Plasma las interesantes ideas que maneja el guion de manera un tanto deslavazada. Siendo aceptable, desaprovecha la posibilidad de haber construido una intriga con implicaciones personales bastante más redonda. Basada en hechos reales, el aspecto mejor tratado reside en descubrir las operaciones y estrategias sibilinas que llevan a cabo las casas de subastas para ofertar obras valiosas. No obstante, hasta llegar a ese punto, se recrea demasiado en los preámbulos y las subtramas insustanciales.
André Masson intenta que la advenediza Aurore aprenda los pormenores de su oficio. Lleva varios años trabajando en la prestigiosa Scottie’s y ahora tiene la oportunidad de conseguir el ascenso que ansía. La reputada marchante Suzanne Egerman le comunica que ha encontrado una joya: el cuadro del austríaco Egon Schiele Los girasoles malditos, cuyo rastro se perdió durante la Segunda Guerra Mundial. Si los expertos certificaran la autenticidad de la pintura, las pujas alcanzarían cifras exorbitadas.
Inicialmente, dedica excesiva atención a describir al experto en arte como un tipo altivo y poco empático. Ello provoca el inevitable choque de caracteres con su becaria, cuya parcela familiar también sale a la luz; abriendo una historia paralela que nunca adquiere la relevancia suficiente.
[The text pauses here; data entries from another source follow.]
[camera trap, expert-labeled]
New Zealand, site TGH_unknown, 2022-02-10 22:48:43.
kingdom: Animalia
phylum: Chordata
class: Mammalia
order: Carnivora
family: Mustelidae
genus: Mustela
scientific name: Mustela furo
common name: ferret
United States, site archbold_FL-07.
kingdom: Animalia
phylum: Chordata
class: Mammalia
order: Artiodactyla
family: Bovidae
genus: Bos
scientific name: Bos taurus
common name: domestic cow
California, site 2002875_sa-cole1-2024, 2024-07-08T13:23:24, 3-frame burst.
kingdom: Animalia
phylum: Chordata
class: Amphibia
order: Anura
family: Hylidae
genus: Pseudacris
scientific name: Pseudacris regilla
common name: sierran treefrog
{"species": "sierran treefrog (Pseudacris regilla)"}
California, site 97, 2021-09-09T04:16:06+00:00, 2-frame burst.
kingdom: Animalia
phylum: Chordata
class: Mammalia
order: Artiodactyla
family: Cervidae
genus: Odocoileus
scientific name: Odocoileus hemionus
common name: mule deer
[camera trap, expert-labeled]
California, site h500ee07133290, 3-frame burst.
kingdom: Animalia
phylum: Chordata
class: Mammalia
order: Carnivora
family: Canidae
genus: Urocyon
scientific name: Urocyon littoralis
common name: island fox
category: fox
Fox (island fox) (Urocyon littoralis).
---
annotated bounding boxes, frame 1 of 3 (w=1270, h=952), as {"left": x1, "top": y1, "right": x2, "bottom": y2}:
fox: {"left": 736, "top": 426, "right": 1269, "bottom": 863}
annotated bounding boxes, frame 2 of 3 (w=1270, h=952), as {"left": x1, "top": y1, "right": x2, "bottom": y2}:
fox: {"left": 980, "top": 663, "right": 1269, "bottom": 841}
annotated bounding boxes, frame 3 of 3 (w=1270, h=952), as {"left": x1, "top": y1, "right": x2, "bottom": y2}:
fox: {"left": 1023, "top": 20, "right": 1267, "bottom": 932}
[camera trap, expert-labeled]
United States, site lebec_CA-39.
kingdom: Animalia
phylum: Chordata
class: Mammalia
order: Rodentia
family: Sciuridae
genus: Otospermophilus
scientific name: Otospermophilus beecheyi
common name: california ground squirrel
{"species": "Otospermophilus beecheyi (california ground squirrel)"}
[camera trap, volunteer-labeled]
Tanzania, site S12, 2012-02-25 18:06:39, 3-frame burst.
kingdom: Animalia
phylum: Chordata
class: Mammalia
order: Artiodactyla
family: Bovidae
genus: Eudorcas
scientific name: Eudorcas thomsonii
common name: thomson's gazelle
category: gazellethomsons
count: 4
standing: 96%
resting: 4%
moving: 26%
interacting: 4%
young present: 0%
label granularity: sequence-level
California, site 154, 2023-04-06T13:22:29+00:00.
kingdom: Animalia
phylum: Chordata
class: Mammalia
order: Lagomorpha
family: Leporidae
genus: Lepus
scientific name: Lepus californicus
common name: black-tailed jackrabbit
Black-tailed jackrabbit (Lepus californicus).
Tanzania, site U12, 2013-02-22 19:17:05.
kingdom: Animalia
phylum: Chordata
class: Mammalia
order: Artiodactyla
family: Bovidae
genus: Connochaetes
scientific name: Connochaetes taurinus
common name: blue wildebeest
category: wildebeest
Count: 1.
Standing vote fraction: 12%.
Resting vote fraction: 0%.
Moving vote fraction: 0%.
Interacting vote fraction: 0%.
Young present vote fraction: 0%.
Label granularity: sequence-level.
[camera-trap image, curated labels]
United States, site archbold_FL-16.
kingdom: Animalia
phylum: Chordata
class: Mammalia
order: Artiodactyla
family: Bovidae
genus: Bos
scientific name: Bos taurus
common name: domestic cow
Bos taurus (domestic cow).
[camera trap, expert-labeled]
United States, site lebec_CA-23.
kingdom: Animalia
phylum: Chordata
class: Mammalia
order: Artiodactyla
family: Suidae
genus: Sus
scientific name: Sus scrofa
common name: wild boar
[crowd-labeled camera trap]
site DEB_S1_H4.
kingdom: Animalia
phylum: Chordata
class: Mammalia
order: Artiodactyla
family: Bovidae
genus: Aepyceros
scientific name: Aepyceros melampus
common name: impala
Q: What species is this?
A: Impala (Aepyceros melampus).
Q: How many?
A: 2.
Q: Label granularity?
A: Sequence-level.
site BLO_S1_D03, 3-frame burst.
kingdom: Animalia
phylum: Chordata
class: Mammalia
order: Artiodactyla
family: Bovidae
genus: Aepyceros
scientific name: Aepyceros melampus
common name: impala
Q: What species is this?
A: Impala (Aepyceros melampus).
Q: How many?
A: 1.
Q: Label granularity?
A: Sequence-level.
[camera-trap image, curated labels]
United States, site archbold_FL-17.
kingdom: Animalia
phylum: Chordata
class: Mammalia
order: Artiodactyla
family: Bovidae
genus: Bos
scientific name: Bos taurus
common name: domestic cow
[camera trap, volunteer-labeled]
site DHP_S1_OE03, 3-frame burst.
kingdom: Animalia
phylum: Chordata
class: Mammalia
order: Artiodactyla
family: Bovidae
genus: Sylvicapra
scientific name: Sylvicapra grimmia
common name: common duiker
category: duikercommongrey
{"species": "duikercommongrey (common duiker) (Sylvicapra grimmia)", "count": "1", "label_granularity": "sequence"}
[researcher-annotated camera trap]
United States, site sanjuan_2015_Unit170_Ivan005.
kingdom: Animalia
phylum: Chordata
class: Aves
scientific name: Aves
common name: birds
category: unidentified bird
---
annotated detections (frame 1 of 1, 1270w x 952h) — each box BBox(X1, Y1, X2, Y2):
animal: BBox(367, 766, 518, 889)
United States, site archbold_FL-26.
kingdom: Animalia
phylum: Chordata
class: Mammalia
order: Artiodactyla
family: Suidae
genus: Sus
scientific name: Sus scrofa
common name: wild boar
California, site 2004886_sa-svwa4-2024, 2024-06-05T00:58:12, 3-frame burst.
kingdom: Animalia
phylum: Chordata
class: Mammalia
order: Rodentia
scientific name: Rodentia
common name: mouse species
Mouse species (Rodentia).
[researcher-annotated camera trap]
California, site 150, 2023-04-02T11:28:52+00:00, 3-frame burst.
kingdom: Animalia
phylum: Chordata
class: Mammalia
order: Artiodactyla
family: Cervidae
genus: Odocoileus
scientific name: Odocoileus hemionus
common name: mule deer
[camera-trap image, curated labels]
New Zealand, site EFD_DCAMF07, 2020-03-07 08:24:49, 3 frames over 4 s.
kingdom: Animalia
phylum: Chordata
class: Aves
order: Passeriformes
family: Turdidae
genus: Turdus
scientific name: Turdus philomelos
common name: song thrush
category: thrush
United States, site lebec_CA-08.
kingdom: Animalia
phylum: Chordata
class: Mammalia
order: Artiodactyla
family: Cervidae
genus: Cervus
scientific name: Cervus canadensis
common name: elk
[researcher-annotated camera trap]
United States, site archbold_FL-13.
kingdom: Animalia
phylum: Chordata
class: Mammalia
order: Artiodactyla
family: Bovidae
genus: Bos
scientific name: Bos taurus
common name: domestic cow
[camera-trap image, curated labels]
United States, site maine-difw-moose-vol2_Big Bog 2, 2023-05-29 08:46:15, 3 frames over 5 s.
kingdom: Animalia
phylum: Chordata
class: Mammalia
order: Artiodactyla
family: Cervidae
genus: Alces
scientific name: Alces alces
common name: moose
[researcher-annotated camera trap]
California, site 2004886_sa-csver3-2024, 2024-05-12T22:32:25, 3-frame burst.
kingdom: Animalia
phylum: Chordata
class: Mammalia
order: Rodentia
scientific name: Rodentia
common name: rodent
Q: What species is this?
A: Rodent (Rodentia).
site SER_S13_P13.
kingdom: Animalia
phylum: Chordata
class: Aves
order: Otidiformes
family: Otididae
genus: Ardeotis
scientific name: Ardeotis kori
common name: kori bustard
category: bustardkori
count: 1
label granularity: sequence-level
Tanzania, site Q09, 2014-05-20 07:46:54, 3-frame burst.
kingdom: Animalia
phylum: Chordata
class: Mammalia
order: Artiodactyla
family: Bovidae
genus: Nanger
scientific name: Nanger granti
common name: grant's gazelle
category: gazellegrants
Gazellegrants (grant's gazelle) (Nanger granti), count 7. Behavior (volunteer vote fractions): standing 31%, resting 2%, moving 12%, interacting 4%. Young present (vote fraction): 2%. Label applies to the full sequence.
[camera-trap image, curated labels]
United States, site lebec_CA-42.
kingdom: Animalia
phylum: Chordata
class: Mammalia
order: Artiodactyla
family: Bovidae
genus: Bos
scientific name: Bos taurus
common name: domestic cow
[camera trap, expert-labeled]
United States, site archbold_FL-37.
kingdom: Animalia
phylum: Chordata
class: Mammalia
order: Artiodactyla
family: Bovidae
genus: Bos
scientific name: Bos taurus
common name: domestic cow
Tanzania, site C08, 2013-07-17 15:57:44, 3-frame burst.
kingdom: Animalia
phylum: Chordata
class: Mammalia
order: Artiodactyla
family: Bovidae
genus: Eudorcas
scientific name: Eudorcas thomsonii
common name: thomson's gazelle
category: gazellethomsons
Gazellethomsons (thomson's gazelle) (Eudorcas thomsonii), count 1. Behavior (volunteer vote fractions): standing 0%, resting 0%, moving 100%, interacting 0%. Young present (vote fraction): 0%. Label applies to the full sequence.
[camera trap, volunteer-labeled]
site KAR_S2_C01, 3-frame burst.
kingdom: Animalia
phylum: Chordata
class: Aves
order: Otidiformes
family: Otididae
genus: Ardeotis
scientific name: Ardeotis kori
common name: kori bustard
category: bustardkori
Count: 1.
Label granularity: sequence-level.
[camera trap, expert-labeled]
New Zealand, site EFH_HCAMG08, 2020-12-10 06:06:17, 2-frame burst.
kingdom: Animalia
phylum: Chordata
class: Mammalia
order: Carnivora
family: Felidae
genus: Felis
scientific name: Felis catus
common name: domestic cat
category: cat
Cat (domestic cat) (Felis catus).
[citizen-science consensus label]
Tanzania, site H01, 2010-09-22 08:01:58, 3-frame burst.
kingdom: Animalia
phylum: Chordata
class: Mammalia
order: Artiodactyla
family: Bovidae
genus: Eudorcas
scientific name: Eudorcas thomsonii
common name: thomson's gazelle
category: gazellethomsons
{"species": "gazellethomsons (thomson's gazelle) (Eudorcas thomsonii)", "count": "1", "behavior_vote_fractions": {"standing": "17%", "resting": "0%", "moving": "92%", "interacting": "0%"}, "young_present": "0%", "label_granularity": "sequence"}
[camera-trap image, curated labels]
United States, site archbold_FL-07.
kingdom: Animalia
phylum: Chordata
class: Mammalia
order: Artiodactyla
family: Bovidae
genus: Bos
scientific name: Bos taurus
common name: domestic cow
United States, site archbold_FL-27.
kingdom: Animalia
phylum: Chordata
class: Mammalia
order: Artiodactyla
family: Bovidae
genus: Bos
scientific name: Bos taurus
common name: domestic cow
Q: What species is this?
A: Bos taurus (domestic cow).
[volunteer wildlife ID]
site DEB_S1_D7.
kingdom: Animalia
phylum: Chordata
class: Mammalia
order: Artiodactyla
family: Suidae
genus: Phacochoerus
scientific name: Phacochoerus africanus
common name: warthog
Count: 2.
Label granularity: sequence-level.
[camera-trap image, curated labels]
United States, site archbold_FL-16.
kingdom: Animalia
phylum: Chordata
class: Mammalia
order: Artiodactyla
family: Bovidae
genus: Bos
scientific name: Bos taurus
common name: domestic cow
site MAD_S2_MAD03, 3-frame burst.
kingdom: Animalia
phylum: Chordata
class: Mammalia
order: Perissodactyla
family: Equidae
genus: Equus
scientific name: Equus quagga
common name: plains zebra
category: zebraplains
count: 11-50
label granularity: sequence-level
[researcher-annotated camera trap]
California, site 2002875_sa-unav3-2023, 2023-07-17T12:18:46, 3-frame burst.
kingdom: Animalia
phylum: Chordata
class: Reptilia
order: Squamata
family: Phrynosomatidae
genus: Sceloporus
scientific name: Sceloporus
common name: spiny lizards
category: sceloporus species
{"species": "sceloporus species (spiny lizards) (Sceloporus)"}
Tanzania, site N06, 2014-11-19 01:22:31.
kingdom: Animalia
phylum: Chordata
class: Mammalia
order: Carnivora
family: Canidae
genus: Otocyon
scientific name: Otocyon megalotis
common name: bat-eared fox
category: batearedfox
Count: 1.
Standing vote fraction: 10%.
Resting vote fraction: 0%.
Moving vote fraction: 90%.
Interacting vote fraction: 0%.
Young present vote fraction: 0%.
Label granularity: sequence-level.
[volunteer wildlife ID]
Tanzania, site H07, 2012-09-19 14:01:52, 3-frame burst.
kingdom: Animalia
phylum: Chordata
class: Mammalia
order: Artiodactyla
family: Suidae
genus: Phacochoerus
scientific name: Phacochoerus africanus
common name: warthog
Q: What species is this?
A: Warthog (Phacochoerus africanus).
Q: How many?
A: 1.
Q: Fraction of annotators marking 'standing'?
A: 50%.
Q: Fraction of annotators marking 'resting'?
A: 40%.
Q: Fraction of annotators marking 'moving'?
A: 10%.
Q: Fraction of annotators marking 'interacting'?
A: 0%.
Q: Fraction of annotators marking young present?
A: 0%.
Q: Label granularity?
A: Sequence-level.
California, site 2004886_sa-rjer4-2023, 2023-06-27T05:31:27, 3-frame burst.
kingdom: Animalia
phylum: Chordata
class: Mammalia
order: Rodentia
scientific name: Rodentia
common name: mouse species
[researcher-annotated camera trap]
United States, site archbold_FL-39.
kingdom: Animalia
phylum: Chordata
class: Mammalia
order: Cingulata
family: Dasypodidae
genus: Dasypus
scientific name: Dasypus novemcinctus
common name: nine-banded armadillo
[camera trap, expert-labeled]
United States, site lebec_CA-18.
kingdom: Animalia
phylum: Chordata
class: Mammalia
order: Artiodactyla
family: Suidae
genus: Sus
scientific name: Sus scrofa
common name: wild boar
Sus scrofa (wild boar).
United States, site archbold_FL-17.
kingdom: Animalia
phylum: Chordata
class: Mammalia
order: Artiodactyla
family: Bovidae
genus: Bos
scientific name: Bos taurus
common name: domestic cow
Cobra entidad al comprobar el lugar del hallazgo, la habitación de un joven obrero que vive con su madre. Retrata con ligeras notas cómicas la sorpresa que les produce la inesperada noticia y el contacto con círculos selectos, donde se mueven ingentes cantidades de dinero. Precisamente, mediante este apartado, resuelto con brillantez en el desenlace, opone el valor artístico al monetario. Extiende incluso a los coleccionistas ese dilema ético.
Aporta algunos datos sobre el expolio nazi que dan una idea de las pérdidas causadas a piezas irrecuperables; un tema ya abordado con mayor detalle en, por ejemplo, Monuments Men y La dama de oro.
Cuando por fin se centra e involucra a la exesposa del protagonista proporciona momentos excitantes y satíricos, especialmente en los últimos compases. Igualmente acertado resulta el elocuente epílogo.
Los actores, sin grandes lucimientos, responden a sus papeles. Destaca Léa Drucker (Los colores del incendio), quien impone sus tablas en las escenas que comparte con Alex Lutz (El doctor de la felicidad).